Nesse imenso território, vivem ao menos 180 povos indígenas distintos, além de grupos considerados “isolados”. Em toda a Amazônia Legal, existem cerca de 114 registros da presença desses indígenas que optaram por viver de forma livre e autônoma, sem contato com a sociedade envolvente.
Porém, a maior floresta tropical do planeta, e nossas terras indígenas, estão cada vez mais ameaçadas pelo desmatamento e pela cobiça de madeireiros, garimpeiros, pecuaristas e investidores do agronegócio. Muitas regiões são de difícil acesso e as políticas públicas raramente chegam até as populações mais afastadas.
Sabedor da importância desse julgamento para os povos indígenas, a COIAB elenca os principais aspectos do voto do ministro Luiz Edson Fachin, manifestando apoio incondicional para a reafirmação do direito originário dos povos indígenas as suas terras tradicionalmente ocupadas.
Pontos importantes do voto do ministro relator Luiz Edson Fachin:
Em primeiro lugar, incide sobre o disposto no artigo 231 do texto constitucional a previsão do artigo 60, § 4º da Carta Magna, consistindo, pois, cláusula pétrea à atuação do constituinte reformador, que resta impedido de promover modificações tendentes a abolir ou dificultar o exercício dos direitos individuais e coletivos emanados do comando constitucional do artigo citado.

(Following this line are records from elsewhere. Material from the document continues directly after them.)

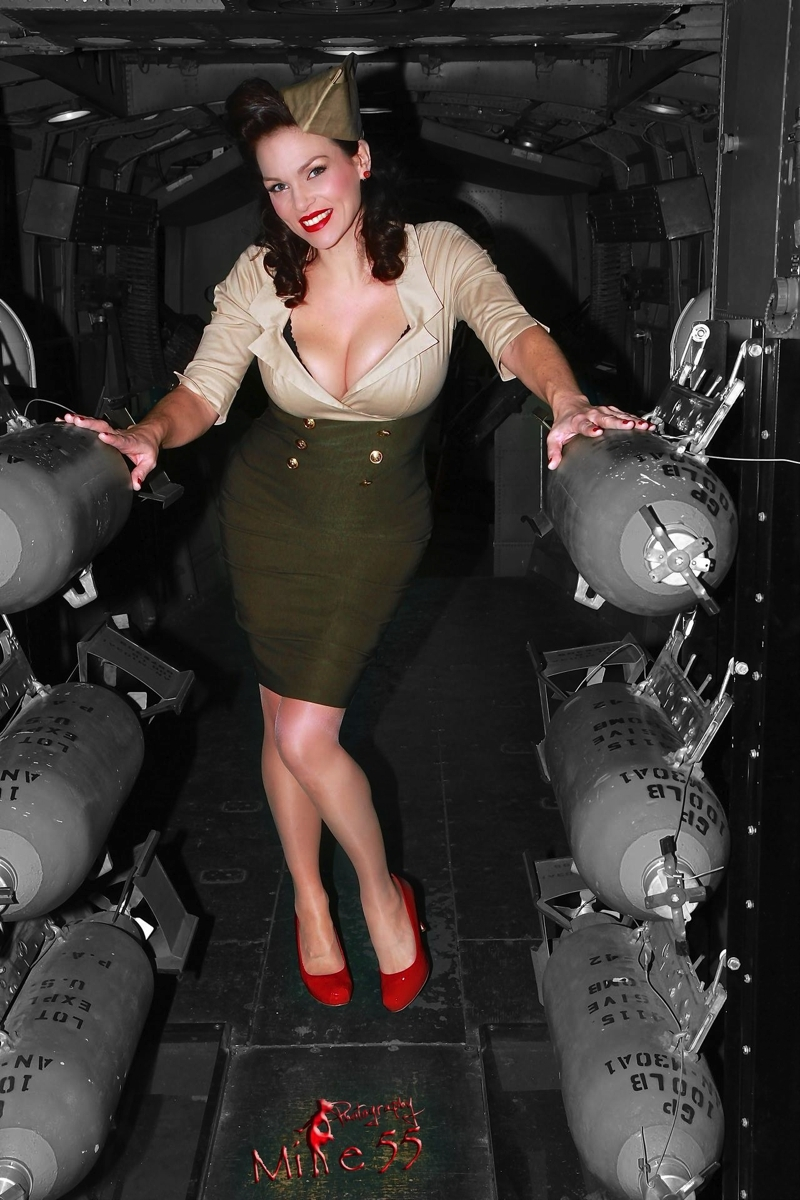Wallpaper Tank Girl Wyles Veronica Mae The American Pin Up A Directory Of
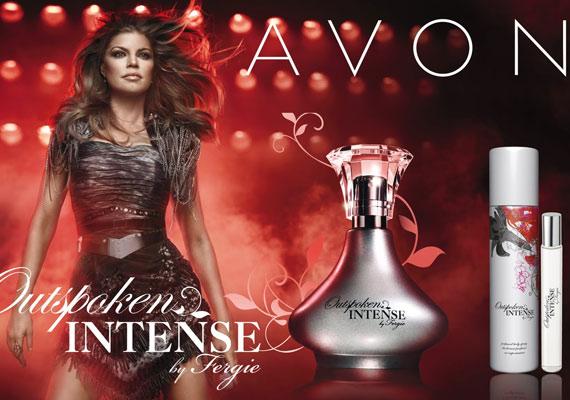 Már az Avon Outspoken nevű parfümjét is imádtuk, az Outspoken Intense azonban még lágyabb, még virágosabb, és, ha lehet, még szexisebb illat!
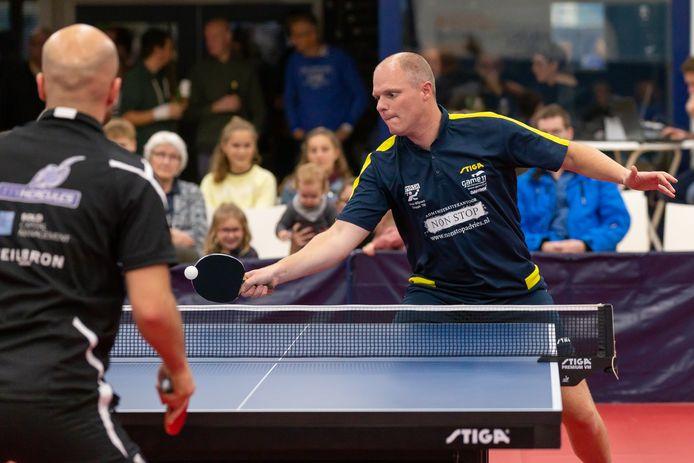 Barry Wijers in actie tegen zijn tegenstander Jamshid Sedigh (3-0 winst)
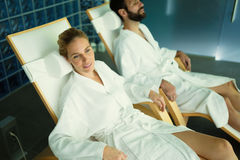 Couple relaxing in spa center Royalty Free Stock Photography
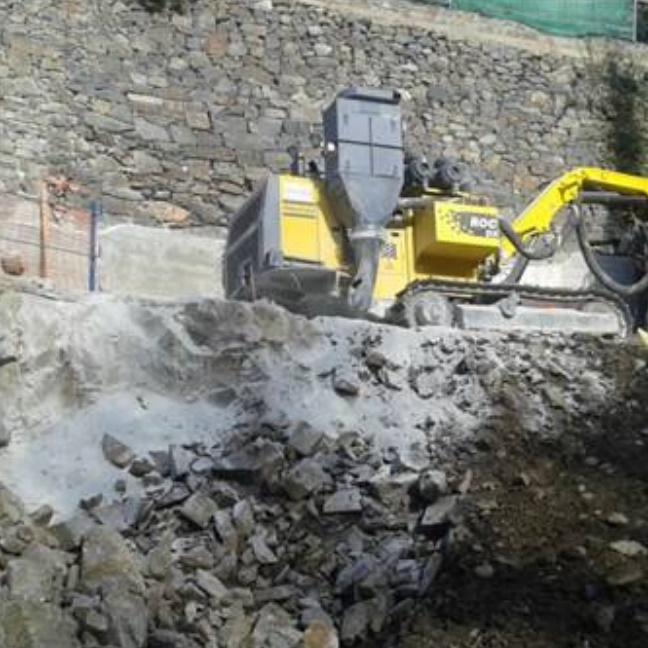EXCAVATION OF PLOT ON CARRER LA LLACUNA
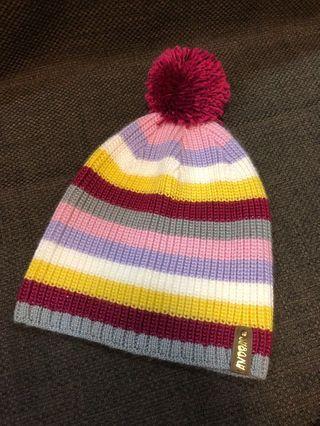 彩色條紋毛球針織毛帽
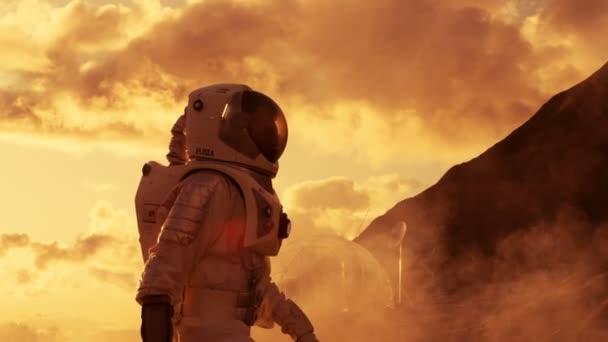 Handheld-Seitenansicht Schuss des Astronauten aufsteigender Berg auf dem Mars / Red Planet. Erster Mensch auf fremden Planeten, die Schwierigkeiten zu überwinden.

Em segundo lugar, os direitos emanados do artigo 231 da CF/88, enquanto direitos fundamentais, estão imunes às decisões das maiorias legislativas eventuais com potencial de coartar o exercício desses direitos, uma vez que consistem em compromissos firmados pelo constituinte originário, além de terem sido assumidos pelo Estado Brasileiro perante diversas instâncias internacionais (como, por exemplo, a Convenção 169 da Organização Internacional do Trabalho e a Declaração das nações Unidas sobre os Povos Indígenas). Portanto, consistem em obrigações exigíveis perante a Administração Pública, consistindo em dever estrutural a ser desempenhado pelo Estado, e não meramente conjuntural.

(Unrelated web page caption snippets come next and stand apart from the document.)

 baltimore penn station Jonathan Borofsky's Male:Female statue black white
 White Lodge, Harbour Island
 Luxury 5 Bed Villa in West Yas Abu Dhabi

Em terceiro lugar, por se tratar de direito fundamental, aplica-se aos direitos indígenas a vedação ao retrocesso e a proibição da proteção deficiente de seus direitos, uma vez que atrelados à própria condição de existência e sobrevivência das comunidades e de seu modo de viver.
Finalmente, em consonância com o entendimento acima manifestado, entende-se que, por se tratar de direito fundamental, a interpretação adequada à aplicação do artigo 231 deve levar em consideração o princípio da máxima eficácia das normas constitucionais, pois se nos termos do artigo 5º, §2º do texto constitucional, “os direitos e garantias expressos nesta Constituição não excluem outros decorrentes do regime e dos princípios por ela adotados, ou dos tratados internacionais em que a República Federativa do Brasil seja parte”, faz-se necessário manter coerência com uma hermenêutica que cumpra os objetivos da Constituição.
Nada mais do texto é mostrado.